O pássaro empertigou-se e olhou-o primeiramente com o olho direito, depois com o esquerdo. Dando por terminada a inspeção, abriu o bico alaranjado e cantou dez ou doze notas de uma pequena escala pentatônica. Numa linguagem como que entrecortada por soluços, cantava… dó, dó, sol, dó… e era como se dissesse: «Vamos, rapazes, está na hora!»

As palavras como que dispararam uma mola e, de repente, Will se lembrou de tudo.

Eis aqui Pala, a ilha proibida, o lugar nunca visitado por qualquer jornalista. O momento que estava vivendo devia representar a manhã seguinte àquela tarde em que tinha feito a tolice de ir velejar sozinho, fora da baía de Rendang-Lobo.

Lembrava-se de tudo — a vela branca, curvada pelo vento, parecia uma imensa magnólia; a água sibilava na proa; a crista de cada onda tinha o brilho de diamantes e cada uma das suas dobras tinha a cor do jade. Do outro lado do estreito, as nuvens eram verdadeiros prodígios de brancura esculpida, que encimavam os vulcões de Pala! Sentado, segurando a cana do leme, percebeu que estava cantando — descobriu, sem querer acreditar, porém sem qualquer possibilidade de erro, que se sentia feliz.

— Três, três para os rivais — tinha declamado para o vento. — Dois, dois para os rapazes brancos como lírios, todos vestidos de verde, oh! Um é um e nada mais que isso.

Sim, estava só, inteiramente só, nesta jóia que é o mar.

— Cada vez mais, assim será!

Depois disso, não é necessário acrescentar que as coisas sobre as quais todos os iatistas cautelosos e experientes o advertiram vieram a acontecer. A súbita e negra rajada de vento e chuva, o frenesi louco do vento, as ondas…

— Vamos, rapazes, é agora! — cantou o pássaro. — É agora, rapazes!

Era realmente espantoso que ele estivesse debaixo daquelas árvores. Podia estar no fundo do estreito de Pala, ou ter sido feito em pedaços pelos rochedos, refletiu Will. Vencera a arrebentação no barco que afundava. Conseguira por puro milagre atingir a única praia arenosa existente em todas aquelas milhas de rochedos que constituíam as costas de Pala. Mas sua epopéia não terminara. As rochas elevavam-se acima dele e, no ponto mais elevado da enseada, havia uma espécie de ravina escarpada, de onde descia um pequeno córrego numa sucessão de cascatas diáfanas. Havia árvores e arbustos crescendo entre calcário cinzento.

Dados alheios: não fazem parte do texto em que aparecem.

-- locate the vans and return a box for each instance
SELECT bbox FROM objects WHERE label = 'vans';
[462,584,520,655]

Cento e oitenta ou duzentos metros de subida pela rocha — calçando tênis e pisando em pontos de apoio molhados e escorregadios.

Então, Deus meu! surgiram aquelas cobras. A preta enganchando-se no galho em que se apoiava para subir. Cinco minutos mais tarde, foi a vez daquela verde, enorme, que se enrolara no ressalto em que pretendia pisar. A um terror seguia-se outro infinitamente pior. A vista da cobra o assustara, fazendo-o recolher violentamente o pé, e, com aquele súbito e impensado movimento, perdeu o equilíbrio. Por um longo segundo, oscilando à beira do abismo, fez a terrível descoberta de que seu fim havia chegado. Depois foi a queda… Foi então que ouviu o barulho de madeira lascada e viu-se agarrado aos galhos de uma pequena árvore.

Tinha o rosto arranhado, o joelho direito machucado e sangrando, mas, ainda assim, continuava vivo.

Dolorosamente, recomeçou a subida. O joelho doía terrivelmente, porém não se deteve. Não havia alternativa. A luz começara a faltar. Ao terminar a escalada, a escuridão era quase completa.

Em completo desespero, guiara-se pela fé.

— Vamos, rapazes, é agora! — gritava o pássaro.

Will Farnaby não podia atender àquela convocação. Estava na encosta da rocha, revivendo o horrível momento da queda.

As folhas secas farfalharam debaixo dele e seu corpo tremia de modo incontrolável, da cabeça aos pés.